In a March 2021 response to my inquiry to the Attorney General’s office, I was informed that “Recording of closed sessions would defeat their purpose”. I didn’t ask and we didn’t discuss the purpose that would be defeated if a record of the deliberation of Council in close session were kept in a sealed state, so that if an ethical question arose regarding a decision made, there would be a way to explore the intent of the Council. Keep in mind that Council and the committees are political bodies with broader obligations to constituencies than those in appointed positions. Beyond the obvious contract negotiations, budgetary interests, and personnel/enrollment issues, what purpose(s) would be defeated by barring closed sessions? And what check and balance should be in place as a matter of policy or law to ensure that all matters of the business of the Tribe that may be made public are made public? Other tribes and municipalities have incorporated strict laws to ensure the integrity of public meetings and strict rules on the use of closed sessions. We need to do the same. When making public record and information law, we should always remember that rumor grows where information does not flow.

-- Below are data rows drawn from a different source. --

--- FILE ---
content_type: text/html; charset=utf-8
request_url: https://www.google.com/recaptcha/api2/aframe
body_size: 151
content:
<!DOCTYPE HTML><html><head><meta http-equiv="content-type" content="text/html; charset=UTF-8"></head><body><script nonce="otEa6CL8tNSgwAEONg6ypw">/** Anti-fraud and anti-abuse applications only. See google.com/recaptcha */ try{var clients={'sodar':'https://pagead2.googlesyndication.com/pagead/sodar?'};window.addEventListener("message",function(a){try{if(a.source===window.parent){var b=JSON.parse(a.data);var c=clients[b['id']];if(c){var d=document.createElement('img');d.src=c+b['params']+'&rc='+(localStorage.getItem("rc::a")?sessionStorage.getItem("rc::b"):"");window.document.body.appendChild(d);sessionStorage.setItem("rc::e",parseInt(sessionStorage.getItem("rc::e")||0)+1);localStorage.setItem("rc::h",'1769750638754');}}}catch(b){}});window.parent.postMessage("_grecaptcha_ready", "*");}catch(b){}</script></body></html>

Media is not immune to the allure of gossip and rumor. Deadlines and dollars, for many of our peer media outlets, dictate content instead of facts. The merging of news departments with entertainment departments in media organizations has been costly to the cause of truth.

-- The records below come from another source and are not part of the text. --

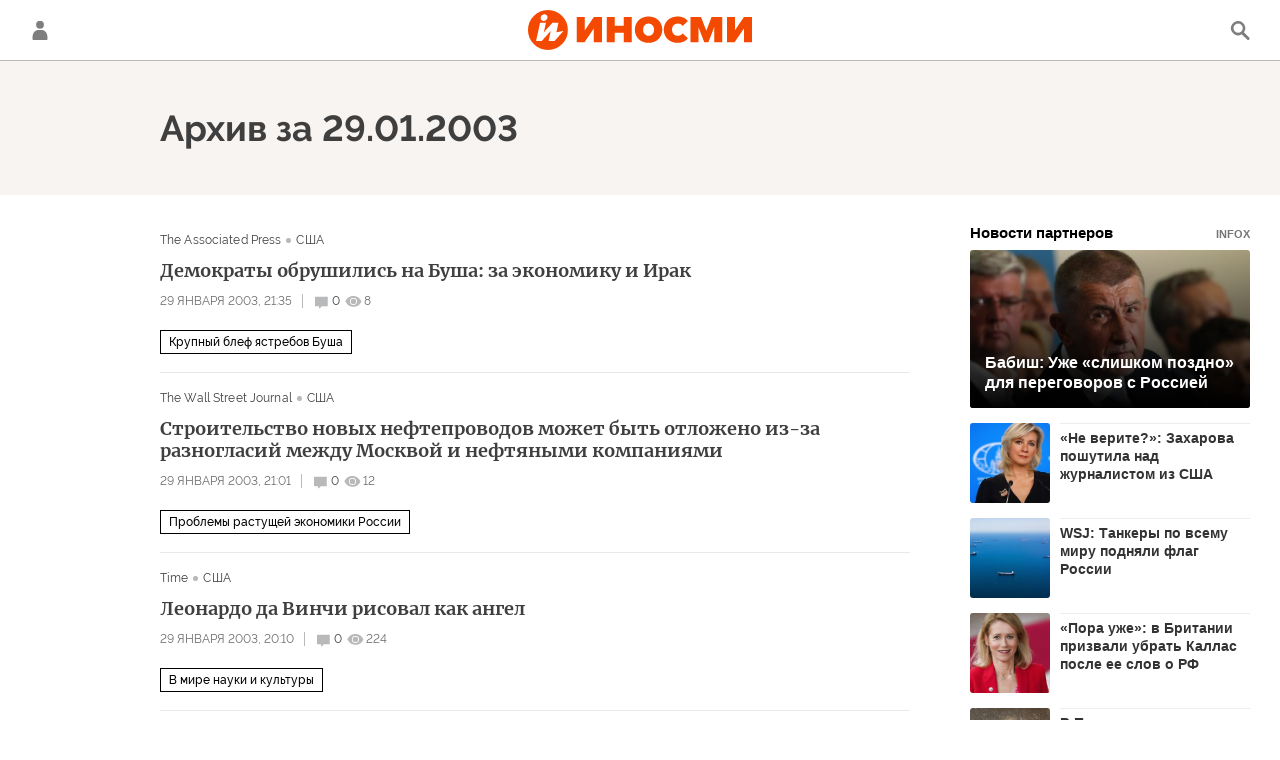

--- FILE ---
content_type: text/css
request_url: https://cdnn1.inosmi.ru/css/fonts/Merriweather/font.css?911b7e0afe
body_size: 304
content:
@font-face {
    font-family: 'Merriweather';
    src: url('Merriweather-Regular.eot');
    src: local('Merriweather Regular'), local('Merriweather-Regular'),
        url('Merriweather-Regular.eot?#iefix') format('embedded-opentype'),
        url('Merriweather-Regular.woff2') format('woff2'),
        url('Merriweather-Regular.woff') format('woff'),
        url('Merriweather-Regular.ttf') format('truetype');
    font-weight: normal;
    font-style: normal;
}

@font-face {
    font-family: 'Merriweather';
    src: url('Merriweather-Bold.eot');
    src: local('Merriweather Bold'), local('Merriweather-Bold'),
        url('Merriweather-Bold.eot?#iefix') format('embedded-opentype'),
        url('Merriweather-Bold.woff2') format('woff2'),
        url('Merriweather-Bold.woff') format('woff'),
        url('Merriweather-Bold.ttf') format('truetype');
    font-weight: bold;
    font-style: normal;
}

@font-face {
    font-family: 'Merriweather';
    src: url('Merriweather-Italic.eot');
    src: local('Merriweather Italic'), local('Merriweather-Italic'),
        url('Merriweather-Italic.eot?#iefix') format('embedded-opentype'),
        url('Merriweather-Italic.woff2') format('woff2'),
        url('Merriweather-Italic.woff') format('woff'),
        url('Merriweather-Italic.ttf') format('truetype');
    font-weight: normal;
    font-style: italic;
}

@font-face {
    font-family: 'Merriweather';
    src: url('Merriweather-BoldItalic.eot');
    src: local('Merriweather Bold Italic'), local('Merriweather-BoldItalic'),
        url('Merriweather-BoldItalic.eot?#iefix') format('embedded-opentype'),
        url('Merriweather-BoldItalic.woff2') format('woff2'),
        url('Merriweather-BoldItalic.woff') format('woff'),
        url('Merriweather-BoldItalic.ttf') format('truetype');
    font-weight: bold;
    font-style: italic;
}

@font-face {
    font-family: 'Merriweather';
    src: url('Merriweather-Light.eot');
    src: local('Merriweather Light'), local('Merriweather-Light'),
        url('Merriweather-Light.eot?#iefix') format('embedded-opentype'),
        url('Merriweather-Light.woff2') format('woff2'),
        url('Merriweather-Light.woff') format('woff'),
        url('Merriweather-Light.ttf') format('truetype');
    font-weight: 300;
    font-style: normal;
}

@font-face {
    font-family: 'Merriweather';
    src: url('Merriweather-BlackItalic.eot');
    src: local('Merriweather Black Italic'), local('Merriweather-BlackItalic'),
        url('Merriweather-BlackItalic.eot?#iefix') format('embedded-opentype'),
        url('Merriweather-BlackItalic.woff2') format('woff2'),
        url('Merriweather-BlackItalic.woff') format('woff'),
        url('Merriweather-BlackItalic.ttf') format('truetype');
    font-weight: 900;
    font-style: italic;
}

@font-face {
    font-family: 'Merriweather';
    src: url('Merriweather-LightItalic.eot');
    src: local('Merriweather Light Italic'), local('Merriweather-LightItalic'),
        url('Merriweather-LightItalic.eot?#iefix') format('embedded-opentype'),
        url('Merriweather-LightItalic.woff2') format('woff2'),
        url('Merriweather-LightItalic.woff') format('woff'),
        url('Merriweather-LightItalic.ttf') format('truetype');
    font-weight: 300;
    font-style: italic;
}

@font-face {
    font-family: 'Merriweather';
    src: url('Merriweather-Black.eot');
    src: local('Merriweather Black'), local('Merriweather-Black'),
        url('Merriweather-Black.eot?#iefix') format('embedded-opentype'),
        url('Merriweather-Black.woff2') format('woff2'),
        url('Merriweather-Black.woff') format('woff'),
        url('Merriweather-Black.ttf') format('truetype');
    font-weight: 900;
    font-style: normal;
}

Media participating in gossip. Allowing reporters to put their own slant and opinion into articles that are supposed to be factual. Editors turning a blind eye. One definition of journalism is “the production and distribution of reports on current events based on facts and supported with proof or evidence”. A journalist, by this definition, is charged with providing, to the best of their ability and in the words of Joe Friday of Dragnet fame, “just the facts”. It blows my mind when I flip through the news channels and find, time after time, supposed journalists giving commentary as subject experts to issues on which they report. More dangerous still are those reporters who inject their particular social slant into their writing and reporting. Commonly held beliefs are not necessarily facts, and neither are those that are uncommonly held. News reporting is not about skewing the facts and/or showing biased to a particular “side” of the story. Anything beyond the facts is rumor and speculation. And one opinion is as good as another in that regard. And sometimes, in the absence of factual information, we journalists compromise our ethics by either letting our personal bias into our reporting or by filling in the gap with unvetted information when time, financial, or political pressures arise. And this may be the most dangerous type of gossip because these gossips use the megaphone of electronic media to spread the “news”. Publishers and editors of media outlets, including myself, need to be reminded from time to time, that we are the eyes, ears, and sometimes mouthpieces for the communities we serve. It is our duty to ensure that we speak truth, not only to power, but in all our public communications. Media has the power to heal. It also has the power to harm. We are the Fourth Estate. We have a key role in influencing governance and those who are governed. We must be held, and hold ourselves, to the highest level of ethical standard. And we must be cautious not to become just another spreader of gossip.

Then there is you and me. Sometimes, I think we feel better with the gossiper’s tale than being given the facts. It sometimes feels like we are in a dark world where there is no hope or light. But most of our lives are a balance of light and dark, and sometimes the balance tips toward darkness, then more to the light. Much of that has to do with what we allow in our lives. Those who share rumor and gossip do so because it has been well received by those to whom they tell it. Seek truth and demand truth from others, your friends, your family, your community, your government, your media. There are social media pages filled with gossip monger propaganda, designed to enrage or entertain you. These pages are not “words to live by”. In fact, they are more of a cheap thrill. They tickle your ears with no real meaning or value. Most of the time, you can’t control what you hear. You may only control what you do with what you hear. Make good choices.